EXERCISE PROMPT: Which lines in the items below contain the word "uniform"? Pick out and copy each of them, treating uppercase and lowercase as different.

---+---

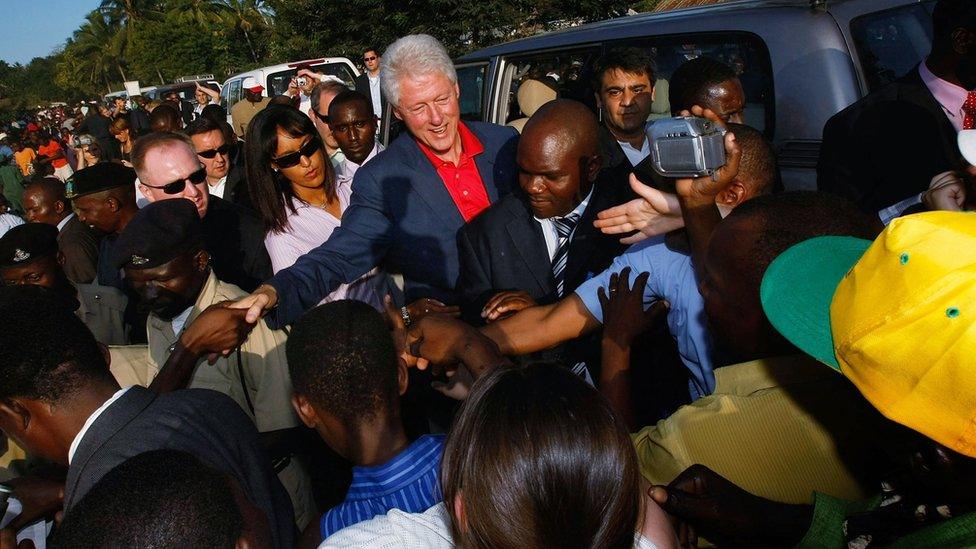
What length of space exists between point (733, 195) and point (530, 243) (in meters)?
0.83

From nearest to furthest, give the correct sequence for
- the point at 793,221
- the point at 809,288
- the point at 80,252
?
the point at 809,288 → the point at 793,221 → the point at 80,252

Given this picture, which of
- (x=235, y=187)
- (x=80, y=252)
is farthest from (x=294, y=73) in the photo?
(x=80, y=252)

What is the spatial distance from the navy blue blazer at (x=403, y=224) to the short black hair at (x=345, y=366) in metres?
1.01

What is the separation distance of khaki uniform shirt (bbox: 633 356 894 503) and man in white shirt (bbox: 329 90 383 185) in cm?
360

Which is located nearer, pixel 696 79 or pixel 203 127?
pixel 696 79

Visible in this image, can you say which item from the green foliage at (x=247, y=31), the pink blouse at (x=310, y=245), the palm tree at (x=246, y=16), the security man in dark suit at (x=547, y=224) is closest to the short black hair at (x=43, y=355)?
the pink blouse at (x=310, y=245)

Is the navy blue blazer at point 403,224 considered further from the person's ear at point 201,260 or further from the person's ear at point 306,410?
the person's ear at point 306,410

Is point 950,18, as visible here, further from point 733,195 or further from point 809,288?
point 809,288

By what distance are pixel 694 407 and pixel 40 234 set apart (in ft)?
11.9

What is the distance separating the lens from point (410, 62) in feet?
9.91

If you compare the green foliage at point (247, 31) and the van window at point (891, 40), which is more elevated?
the green foliage at point (247, 31)

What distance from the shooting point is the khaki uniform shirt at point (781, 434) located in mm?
1406

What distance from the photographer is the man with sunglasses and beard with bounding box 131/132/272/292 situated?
345cm

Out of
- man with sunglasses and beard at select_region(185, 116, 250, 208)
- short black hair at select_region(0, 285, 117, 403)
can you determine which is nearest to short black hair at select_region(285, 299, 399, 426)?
short black hair at select_region(0, 285, 117, 403)
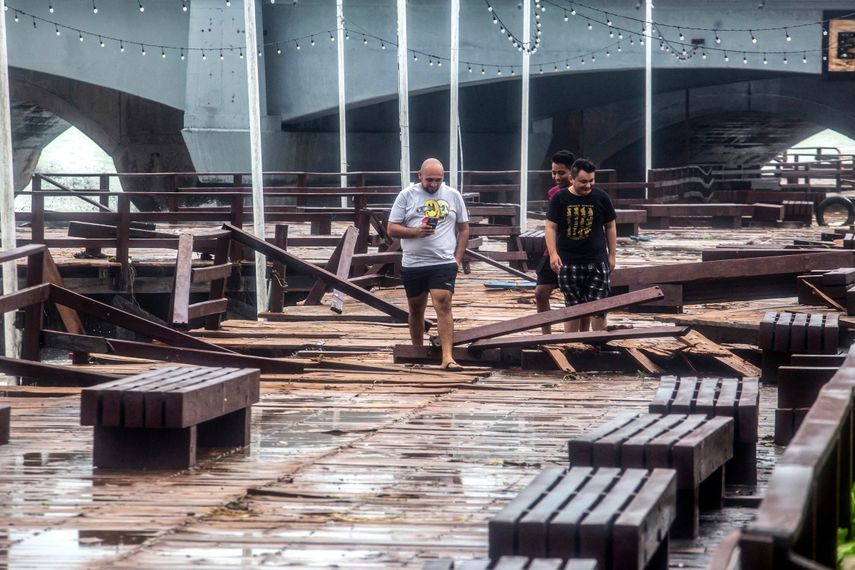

---+---

CORRECT ANSWER:
What is the separation distance of khaki uniform shirt (bbox: 633 356 894 503) and man in white shirt (bbox: 329 90 383 185) in cm?
What distance from the shooting point is the khaki uniform shirt at point (781, 434) located in mm?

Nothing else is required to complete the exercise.